Probeer hier ook vanuit ketens te denken. Elke stap heeft immers invloed op de voorgaande en volgende stappen. Ter illustratie: Het bouwen van ecoducten zorgt voor vrije migratie van dieren, dat is goed voor de ontwikkeling van diersoorten en voor de bouwbedrijven. Een mogelijk neveneffect is echter dat er dieren komen die minder goed lijken te passen in het Nederlandse natuurstelsel, dat is minder goed voor de schapenhouders, maar wel weer goed voor natuurbeleidsmakers…
De laatste stap in de ontwikkeling betreft de inpassing van het model in de realiteit. Dat is het moment waarop sommige randvoorwaarden noodgedwongen minder belang krijgen in het eindresultaat. Uiteindelijk ontstaat er dan een organisatiemodel dat voldoet aan de belangrijkste randvoorwaarden en wellicht een paar mindere randvoorwaarden probleemloos mee heeft genomen, als een ‘kers op de taart’.

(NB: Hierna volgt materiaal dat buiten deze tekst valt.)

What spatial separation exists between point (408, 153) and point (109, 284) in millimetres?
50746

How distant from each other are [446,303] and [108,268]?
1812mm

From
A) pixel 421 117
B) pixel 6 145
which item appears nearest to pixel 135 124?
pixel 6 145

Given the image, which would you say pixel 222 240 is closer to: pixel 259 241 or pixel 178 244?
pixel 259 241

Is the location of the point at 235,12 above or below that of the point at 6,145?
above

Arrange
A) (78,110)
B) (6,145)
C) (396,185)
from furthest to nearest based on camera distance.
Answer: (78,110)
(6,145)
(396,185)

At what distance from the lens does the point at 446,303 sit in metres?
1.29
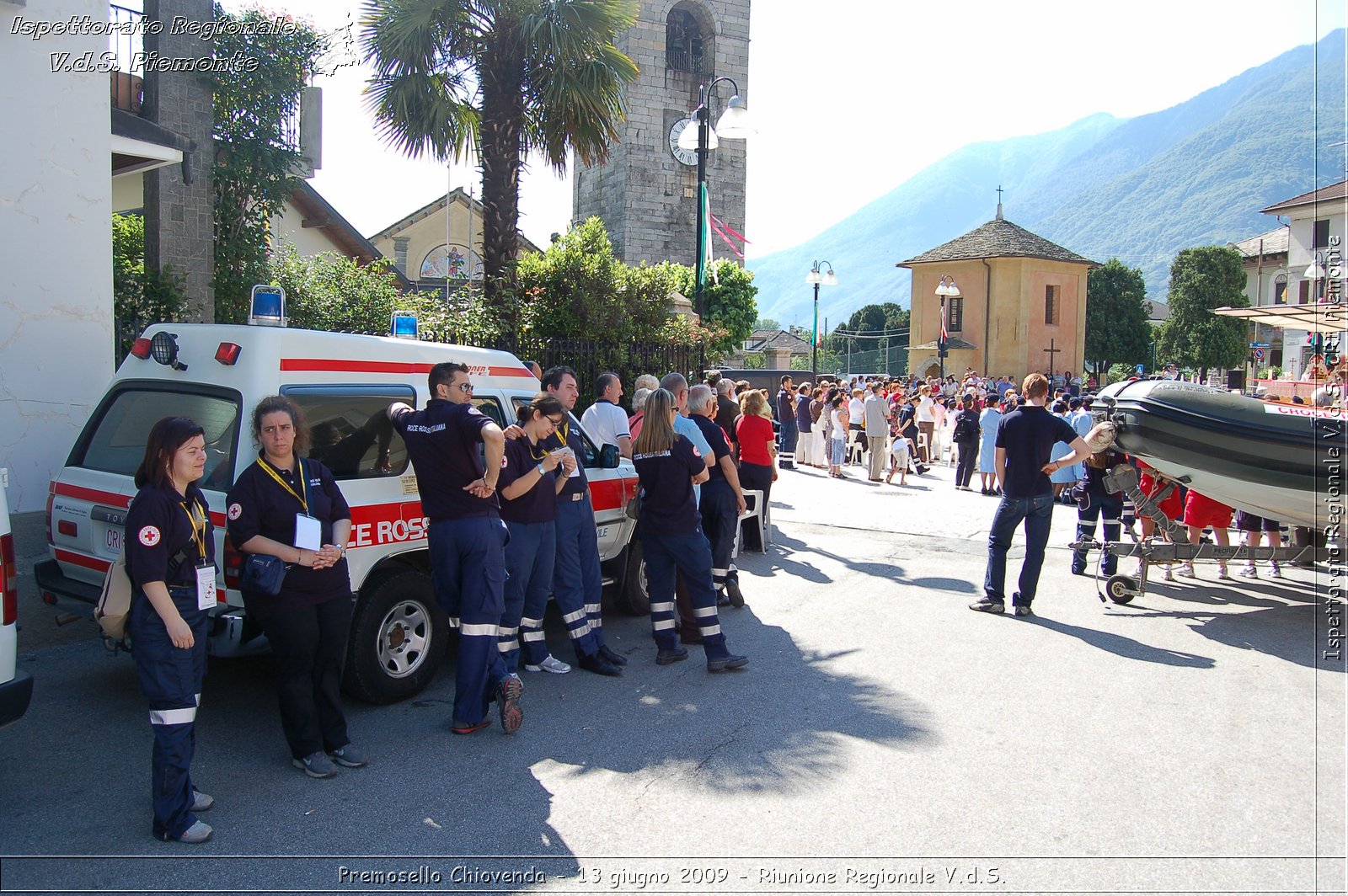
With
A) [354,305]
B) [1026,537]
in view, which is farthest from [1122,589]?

Natuurlijk zijn er eindeloos veel voorbeelden en variaties te geven, maar het belang van een goede organisatieverandering is niet (alleen) het hebben van een goed idee. Een scherpe lijst van gezamenlijke randvoorwaarden in combinatie met een groot voorstellingsvermogen, is wellicht nog belangrijker voor een haalbaar én blijvend resultaat.